In San Antonio, the school day is only half the job for a lot of teachers. After the final bell, many are swapping grade books for gig apps, squeezing in second jobs to keep up with rent, tuition and basic bills.

One local high school teacher told KSAT she often walks out of the building between 6:30 and 7:30 p.m., but on some nights she is still on campus at 9:30. After that, she hops in her car and drives for Uber on nights and weekends to bring in extra cash. She is the only income earner in her household and said ongoing staffing shortages are stacking unpaid duties on top of her regular workload.

"My hope is that representatives will work to provide a livable wage so nobody has to work a side job," she told KSAT. Her story is playing out while local districts keep listing dozens of open teaching positions, leaving remaining staff stretched thin.

What the Gallup study found

A March report from Gallup and the Walton Family Foundation found that roughly 71% of public school teachers hold at least one side job. Most of those gigs are worked at least partly during the school year, not just over summer break. The research, titled "Teaching for Tomorrow: Staying Power," is based on a nationally representative survey of teachers and flags financial strain as a major driver of burnout and turnover.

According to the Gallup report, 21% of teachers say they find it difficult to get by on their household income. About one third have taken an additional job that is unrelated to education in the past year, and 85% of teachers with side gigs work them for at least part of the school year. The study links that financial pressure to higher levels of frequent burnout and a lower likelihood that teachers plan to stay in the classroom long term, a combination that feeds the recruitment and retention problems districts are wrestling with.

A local staffing crunch

San Antonio area districts say the staffing crunch is very real. Northside ISD recently reported about 96 teacher vacancies out of roughly 6,000 positions. Northeast ISD listed 88 openings, and San Antonio ISD estimated about 88 vacancies, though officials cautioned those numbers change from day to day, as reported by KSAT.

District leaders say those gaps can leave campuses short handed for planning periods, electives and specialist roles. The result is that existing staff often stretch their hours to cover extra classes and duties. Recruiting to fill those open spots remains a top priority heading into the next school year.

How teachers supplement income

Across the country, teachers are patching together a wide range of side gigs, often during the school year. Some turn to private tutoring or coaching, others pick up food service shifts or drive for rideshare companies. Reporting from CNN on the same survey highlighted teachers who work spray tanning or bartending jobs to afford housing and reach savings goals.

The National Education Association puts the national average teacher salary for 2023-24 at about $72,030. That benchmark helps explain why so many educators say they feel pushed toward extra income, especially in cities where living costs continue to creep up.

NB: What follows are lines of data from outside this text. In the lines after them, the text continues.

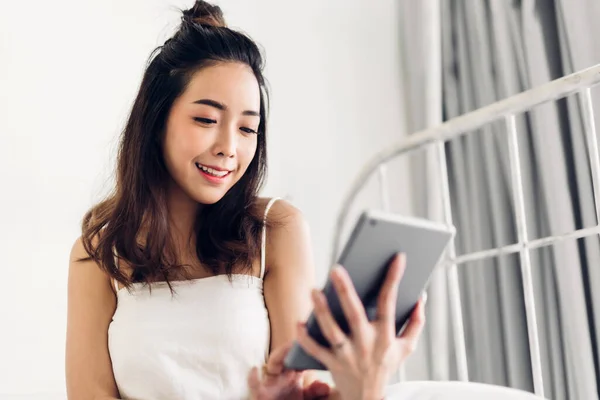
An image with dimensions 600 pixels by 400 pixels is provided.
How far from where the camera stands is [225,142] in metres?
1.15

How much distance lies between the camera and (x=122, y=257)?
1215mm

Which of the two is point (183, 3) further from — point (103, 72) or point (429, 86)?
point (429, 86)

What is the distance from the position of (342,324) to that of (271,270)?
469 millimetres

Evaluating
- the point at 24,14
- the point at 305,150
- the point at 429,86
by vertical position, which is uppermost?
the point at 24,14

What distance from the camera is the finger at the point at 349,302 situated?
0.72m

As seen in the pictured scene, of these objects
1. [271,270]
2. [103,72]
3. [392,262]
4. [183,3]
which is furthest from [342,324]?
[183,3]

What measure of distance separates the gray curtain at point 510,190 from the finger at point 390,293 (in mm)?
1077

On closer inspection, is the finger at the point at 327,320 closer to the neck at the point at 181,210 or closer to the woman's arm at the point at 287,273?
the woman's arm at the point at 287,273

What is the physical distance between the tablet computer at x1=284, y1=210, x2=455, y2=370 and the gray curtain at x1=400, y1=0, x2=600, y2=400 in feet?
3.34

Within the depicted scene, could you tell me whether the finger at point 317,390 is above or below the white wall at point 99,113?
below

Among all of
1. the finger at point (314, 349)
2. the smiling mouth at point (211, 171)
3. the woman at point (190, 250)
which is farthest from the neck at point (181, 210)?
the finger at point (314, 349)

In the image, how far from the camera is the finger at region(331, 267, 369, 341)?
2.36ft

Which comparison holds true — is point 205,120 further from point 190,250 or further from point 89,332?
point 89,332

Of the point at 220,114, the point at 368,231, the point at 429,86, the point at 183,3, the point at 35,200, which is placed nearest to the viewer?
the point at 368,231
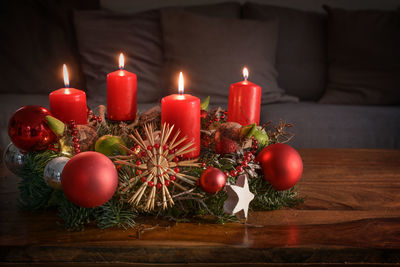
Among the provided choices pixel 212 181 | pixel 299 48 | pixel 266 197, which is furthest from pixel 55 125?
pixel 299 48

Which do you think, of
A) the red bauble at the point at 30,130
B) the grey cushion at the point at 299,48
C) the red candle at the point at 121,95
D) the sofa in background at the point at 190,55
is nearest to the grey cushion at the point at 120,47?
the sofa in background at the point at 190,55

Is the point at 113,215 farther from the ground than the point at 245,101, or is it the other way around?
the point at 245,101

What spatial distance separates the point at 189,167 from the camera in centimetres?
64

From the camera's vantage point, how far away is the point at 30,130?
0.66 m

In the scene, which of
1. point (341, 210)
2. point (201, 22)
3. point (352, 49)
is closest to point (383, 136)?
point (352, 49)

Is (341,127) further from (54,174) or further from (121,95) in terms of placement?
(54,174)

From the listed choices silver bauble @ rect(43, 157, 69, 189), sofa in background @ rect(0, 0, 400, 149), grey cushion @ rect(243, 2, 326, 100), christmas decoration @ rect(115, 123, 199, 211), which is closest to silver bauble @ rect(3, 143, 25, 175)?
silver bauble @ rect(43, 157, 69, 189)

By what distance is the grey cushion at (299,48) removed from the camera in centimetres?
202

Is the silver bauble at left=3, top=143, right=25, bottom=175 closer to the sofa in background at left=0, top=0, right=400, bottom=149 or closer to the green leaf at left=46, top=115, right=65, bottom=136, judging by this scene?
the green leaf at left=46, top=115, right=65, bottom=136

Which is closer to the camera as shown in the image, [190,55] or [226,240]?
[226,240]

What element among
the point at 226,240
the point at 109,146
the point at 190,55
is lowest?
the point at 226,240

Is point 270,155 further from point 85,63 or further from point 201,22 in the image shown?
point 85,63

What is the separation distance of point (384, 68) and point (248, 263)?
1.73 metres

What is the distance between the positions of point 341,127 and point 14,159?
1434 mm
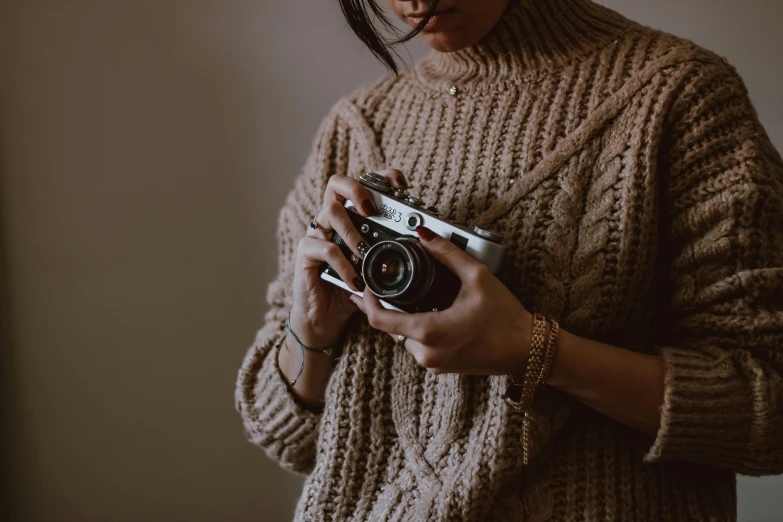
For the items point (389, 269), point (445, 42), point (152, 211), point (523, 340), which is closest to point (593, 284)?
point (523, 340)

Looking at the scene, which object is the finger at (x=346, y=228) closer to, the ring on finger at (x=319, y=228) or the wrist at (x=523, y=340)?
the ring on finger at (x=319, y=228)

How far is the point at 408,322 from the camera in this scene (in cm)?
58

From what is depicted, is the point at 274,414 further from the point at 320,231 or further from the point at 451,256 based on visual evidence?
the point at 451,256

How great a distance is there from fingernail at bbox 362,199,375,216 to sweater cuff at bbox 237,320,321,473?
0.28 m

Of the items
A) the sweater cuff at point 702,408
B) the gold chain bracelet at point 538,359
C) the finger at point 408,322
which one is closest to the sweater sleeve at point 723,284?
the sweater cuff at point 702,408

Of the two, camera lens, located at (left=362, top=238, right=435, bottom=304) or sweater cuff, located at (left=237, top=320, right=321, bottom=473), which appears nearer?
camera lens, located at (left=362, top=238, right=435, bottom=304)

What districts and lawmakers are trying

Some districts are testing targeted pay boosts, stipends and state incentive programs that increase take home pay for hard to staff roles. In the San Antonio area, efforts to stack local stipends with state money have produced attention grabbing offers in the six figure range for select educators. Previous Hoodline coverage on that approach dangles $100K paychecks to lure top teachers to the toughest campuses.

Advocates say those strategies can help in the short term but argue that broader, sustained salary growth is needed if districts want to ease the pressure to work side jobs. Teachers and community groups point to the data and local reporting and land on the same conclusion: classrooms need competitive pay and manageable workloads if districts hope to keep educators in the profession.

For now, many San Antonio teachers are balancing lesson planning, extra unpaid responsibilities and second jobs, often with very long days and late nights. They say the question is whether lawmakers and school boards will move fast enough to fix the strain before more educators burn out or walk away.